====== RECORDS TO USE ======
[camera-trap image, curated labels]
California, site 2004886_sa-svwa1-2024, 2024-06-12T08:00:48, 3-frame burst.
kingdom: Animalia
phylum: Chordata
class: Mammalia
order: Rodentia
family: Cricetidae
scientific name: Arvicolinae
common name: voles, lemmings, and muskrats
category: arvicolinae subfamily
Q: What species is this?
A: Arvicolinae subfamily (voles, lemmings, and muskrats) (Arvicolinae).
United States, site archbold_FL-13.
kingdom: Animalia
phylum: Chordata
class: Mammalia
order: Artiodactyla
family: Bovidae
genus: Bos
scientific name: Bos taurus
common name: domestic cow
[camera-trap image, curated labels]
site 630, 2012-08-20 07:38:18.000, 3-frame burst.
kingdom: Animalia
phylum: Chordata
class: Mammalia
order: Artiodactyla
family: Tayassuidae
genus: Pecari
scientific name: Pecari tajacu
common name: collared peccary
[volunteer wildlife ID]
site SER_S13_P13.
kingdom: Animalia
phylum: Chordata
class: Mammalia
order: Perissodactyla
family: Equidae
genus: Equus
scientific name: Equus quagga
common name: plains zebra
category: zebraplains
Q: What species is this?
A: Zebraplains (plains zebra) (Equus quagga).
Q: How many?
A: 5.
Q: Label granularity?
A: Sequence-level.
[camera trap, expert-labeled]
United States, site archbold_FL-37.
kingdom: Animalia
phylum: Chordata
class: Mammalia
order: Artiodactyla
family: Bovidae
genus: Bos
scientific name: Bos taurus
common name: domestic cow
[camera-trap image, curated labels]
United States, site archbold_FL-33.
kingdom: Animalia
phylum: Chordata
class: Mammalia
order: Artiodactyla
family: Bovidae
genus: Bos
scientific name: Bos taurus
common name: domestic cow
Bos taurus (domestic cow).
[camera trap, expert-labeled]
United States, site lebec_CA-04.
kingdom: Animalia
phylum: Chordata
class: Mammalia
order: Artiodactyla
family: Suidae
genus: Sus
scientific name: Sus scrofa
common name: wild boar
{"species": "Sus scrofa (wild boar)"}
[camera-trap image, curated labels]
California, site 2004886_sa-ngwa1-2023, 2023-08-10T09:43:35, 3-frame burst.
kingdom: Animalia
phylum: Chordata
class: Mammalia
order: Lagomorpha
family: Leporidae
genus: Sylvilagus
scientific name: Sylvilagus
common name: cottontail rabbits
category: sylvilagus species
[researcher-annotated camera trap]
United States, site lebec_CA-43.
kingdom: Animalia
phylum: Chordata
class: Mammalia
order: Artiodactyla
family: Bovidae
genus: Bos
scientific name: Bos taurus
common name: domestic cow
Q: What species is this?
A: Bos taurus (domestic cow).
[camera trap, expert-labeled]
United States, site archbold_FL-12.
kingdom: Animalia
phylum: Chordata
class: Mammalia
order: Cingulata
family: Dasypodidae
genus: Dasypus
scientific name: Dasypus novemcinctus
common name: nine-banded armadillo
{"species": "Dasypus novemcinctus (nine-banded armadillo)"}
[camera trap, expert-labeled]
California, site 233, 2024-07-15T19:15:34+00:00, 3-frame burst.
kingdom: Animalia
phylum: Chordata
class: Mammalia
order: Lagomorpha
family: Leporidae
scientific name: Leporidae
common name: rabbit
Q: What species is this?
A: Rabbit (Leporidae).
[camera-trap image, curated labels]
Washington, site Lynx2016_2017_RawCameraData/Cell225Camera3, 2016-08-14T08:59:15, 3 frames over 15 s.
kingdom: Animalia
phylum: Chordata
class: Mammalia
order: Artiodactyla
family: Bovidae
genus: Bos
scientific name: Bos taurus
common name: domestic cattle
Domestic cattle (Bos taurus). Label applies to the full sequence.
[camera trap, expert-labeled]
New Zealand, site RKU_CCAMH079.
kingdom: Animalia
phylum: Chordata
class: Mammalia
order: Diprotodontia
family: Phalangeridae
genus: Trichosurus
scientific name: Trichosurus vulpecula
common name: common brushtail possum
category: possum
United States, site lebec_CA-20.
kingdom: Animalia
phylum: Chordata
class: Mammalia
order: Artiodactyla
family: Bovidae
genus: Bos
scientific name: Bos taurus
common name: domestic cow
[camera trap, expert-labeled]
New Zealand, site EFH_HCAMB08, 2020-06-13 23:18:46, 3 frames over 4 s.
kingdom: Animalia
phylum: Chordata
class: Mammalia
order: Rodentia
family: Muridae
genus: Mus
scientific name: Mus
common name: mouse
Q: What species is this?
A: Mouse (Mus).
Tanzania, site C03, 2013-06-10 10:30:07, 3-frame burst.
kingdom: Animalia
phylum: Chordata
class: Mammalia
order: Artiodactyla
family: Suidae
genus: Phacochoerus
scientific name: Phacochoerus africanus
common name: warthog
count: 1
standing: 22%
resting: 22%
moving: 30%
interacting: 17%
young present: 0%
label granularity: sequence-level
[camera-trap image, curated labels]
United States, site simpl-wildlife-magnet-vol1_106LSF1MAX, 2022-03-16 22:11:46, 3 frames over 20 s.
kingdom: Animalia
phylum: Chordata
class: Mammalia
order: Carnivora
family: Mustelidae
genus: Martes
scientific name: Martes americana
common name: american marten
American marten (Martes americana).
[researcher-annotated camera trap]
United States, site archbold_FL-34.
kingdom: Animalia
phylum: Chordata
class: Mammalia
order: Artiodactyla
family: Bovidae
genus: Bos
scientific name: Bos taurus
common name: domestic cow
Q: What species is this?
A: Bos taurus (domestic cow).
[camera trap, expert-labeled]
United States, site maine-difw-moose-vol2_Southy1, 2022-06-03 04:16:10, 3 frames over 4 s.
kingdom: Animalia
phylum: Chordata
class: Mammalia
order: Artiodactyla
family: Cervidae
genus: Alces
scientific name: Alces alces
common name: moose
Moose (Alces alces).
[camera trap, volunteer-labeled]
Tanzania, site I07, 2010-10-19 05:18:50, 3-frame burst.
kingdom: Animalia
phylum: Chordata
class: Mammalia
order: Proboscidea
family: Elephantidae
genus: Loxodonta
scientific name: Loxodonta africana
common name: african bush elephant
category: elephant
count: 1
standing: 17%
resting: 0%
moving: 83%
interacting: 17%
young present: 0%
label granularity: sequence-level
======
* **WORK TO COMPLETE**:
Print all the material, keeping every line identical to the original.

* **COMPLETED EXERCISE**:
[camera-trap image, curated labels]
California, site 2004886_sa-svwa1-2024, 2024-06-12T08:00:48, 3-frame burst.
kingdom: Animalia
phylum: Chordata
class: Mammalia
order: Rodentia
family: Cricetidae
scientific name: Arvicolinae
common name: voles, lemmings, and muskrats
category: arvicolinae subfamily
Q: What species is this?
A: Arvicolinae subfamily (voles, lemmings, and muskrats) (Arvicolinae).
United States, site archbold_FL-13.
kingdom: Animalia
phylum: Chordata
class: Mammalia
order: Artiodactyla
family: Bovidae
genus: Bos
scientific name: Bos taurus
common name: domestic cow
[camera-trap image, curated labels]
site 630, 2012-08-20 07:38:18.000, 3-frame burst.
kingdom: Animalia
phylum: Chordata
class: Mammalia
order: Artiodactyla
family: Tayassuidae
genus: Pecari
scientific name: Pecari tajacu
common name: collared peccary
[volunteer wildlife ID]
site SER_S13_P13.
kingdom: Animalia
phylum: Chordata
class: Mammalia
order: Perissodactyla
family: Equidae
genus: Equus
scientific name: Equus quagga
common name: plains zebra
category: zebraplains
Q: What species is this?
A: Zebraplains (plains zebra) (Equus quagga).
Q: How many?
A: 5.
Q: Label granularity?
A: Sequence-level.
[camera trap, expert-labeled]
United States, site archbold_FL-37.
kingdom: Animalia
phylum: Chordata
class: Mammalia
order: Artiodactyla
family: Bovidae
genus: Bos
scientific name: Bos taurus
common name: domestic cow
[camera-trap image, curated labels]
United States, site archbold_FL-33.
kingdom: Animalia
phylum: Chordata
class: Mammalia
order: Artiodactyla
family: Bovidae
genus: Bos
scientific name: Bos taurus
common name: domestic cow
Bos taurus (domestic cow).
[camera trap, expert-labeled]
United States, site lebec_CA-04.
kingdom: Animalia
phylum: Chordata
class: Mammalia
order: Artiodactyla
family: Suidae
genus: Sus
scientific name: Sus scrofa
common name: wild boar
{"species": "Sus scrofa (wild boar)"}
[camera-trap image, curated labels]
California, site 2004886_sa-ngwa1-2023, 2023-08-10T09:43:35, 3-frame burst.
kingdom: Animalia
phylum: Chordata
class: Mammalia
order: Lagomorpha
family: Leporidae
genus: Sylvilagus
scientific name: Sylvilagus
common name: cottontail rabbits
category: sylvilagus species
[researcher-annotated camera trap]
United States, site lebec_CA-43.
kingdom: Animalia
phylum: Chordata
class: Mammalia
order: Artiodactyla
family: Bovidae
genus: Bos
scientific name: Bos taurus
common name: domestic cow
Q: What species is this?
A: Bos taurus (domestic cow).
[camera trap, expert-labeled]
United States, site archbold_FL-12.
kingdom: Animalia
phylum: Chordata
class: Mammalia
order: Cingulata
family: Dasypodidae
genus: Dasypus
scientific name: Dasypus novemcinctus
common name: nine-banded armadillo
{"species": "Dasypus novemcinctus (nine-banded armadillo)"}
[camera trap, expert-labeled]
California, site 233, 2024-07-15T19:15:34+00:00, 3-frame burst.
kingdom: Animalia
phylum: Chordata
class: Mammalia
order: Lagomorpha
family: Leporidae
scientific name: Leporidae
common name: rabbit
Q: What species is this?
A: Rabbit (Leporidae).
[camera-trap image, curated labels]
Washington, site Lynx2016_2017_RawCameraData/Cell225Camera3, 2016-08-14T08:59:15, 3 frames over 15 s.
kingdom: Animalia
phylum: Chordata
class: Mammalia
order: Artiodactyla
family: Bovidae
genus: Bos
scientific name: Bos taurus
common name: domestic cattle
Domestic cattle (Bos taurus). Label applies to the full sequence.
[camera trap, expert-labeled]
New Zealand, site RKU_CCAMH079.
kingdom: Animalia
phylum: Chordata
class: Mammalia
order: Diprotodontia
family: Phalangeridae
genus: Trichosurus
scientific name: Trichosurus vulpecula
common name: common brushtail possum
category: possum
United States, site lebec_CA-20.
kingdom: Animalia
phylum: Chordata
class: Mammalia
order: Artiodactyla
family: Bovidae
genus: Bos
scientific name: Bos taurus
common name: domestic cow
[camera trap, expert-labeled]
New Zealand, site EFH_HCAMB08, 2020-06-13 23:18:46, 3 frames over 4 s.
kingdom: Animalia
phylum: Chordata
class: Mammalia
order: Rodentia
family: Muridae
genus: Mus
scientific name: Mus
common name: mouse
Q: What species is this?
A: Mouse (Mus).
Tanzania, site C03, 2013-06-10 10:30:07, 3-frame burst.
kingdom: Animalia
phylum: Chordata
class: Mammalia
order: Artiodactyla
family: Suidae
genus: Phacochoerus
scientific name: Phacochoerus africanus
common name: warthog
count: 1
standing: 22%
resting: 22%
moving: 30%
interacting: 17%
young present: 0%
label granularity: sequence-level
[camera-trap image, curated labels]
United States, site simpl-wildlife-magnet-vol1_106LSF1MAX, 2022-03-16 22:11:46, 3 frames over 20 s.
kingdom: Animalia
phylum: Chordata
class: Mammalia
order: Carnivora
family: Mustelidae
genus: Martes
scientific name: Martes americana
common name: american marten
American marten (Martes americana).
[researcher-annotated camera trap]
United States, site archbold_FL-34.
kingdom: Animalia
phylum: Chordata
class: Mammalia
order: Artiodactyla
family: Bovidae
genus: Bos
scientific name: Bos taurus
common name: domestic cow
Q: What species is this?
A: Bos taurus (domestic cow).
[camera trap, expert-labeled]
United States, site maine-difw-moose-vol2_Southy1, 2022-06-03 04:16:10, 3 frames over 4 s.
kingdom: Animalia
phylum: Chordata
class: Mammalia
order: Artiodactyla
family: Cervidae
genus: Alces
scientific name: Alces alces
common name: moose
Moose (Alces alces).
[camera trap, volunteer-labeled]
Tanzania, site I07, 2010-10-19 05:18:50, 3-frame burst.
kingdom: Animalia
phylum: Chordata
class: Mammalia
order: Proboscidea
family: Elephantidae
genus: Loxodonta
scientific name: Loxodonta africana
common name: african bush elephant
category: elephant
count: 1
standing: 17%
resting: 0%
moving: 83%
interacting: 17%
young present: 0%
label granularity: sequence-level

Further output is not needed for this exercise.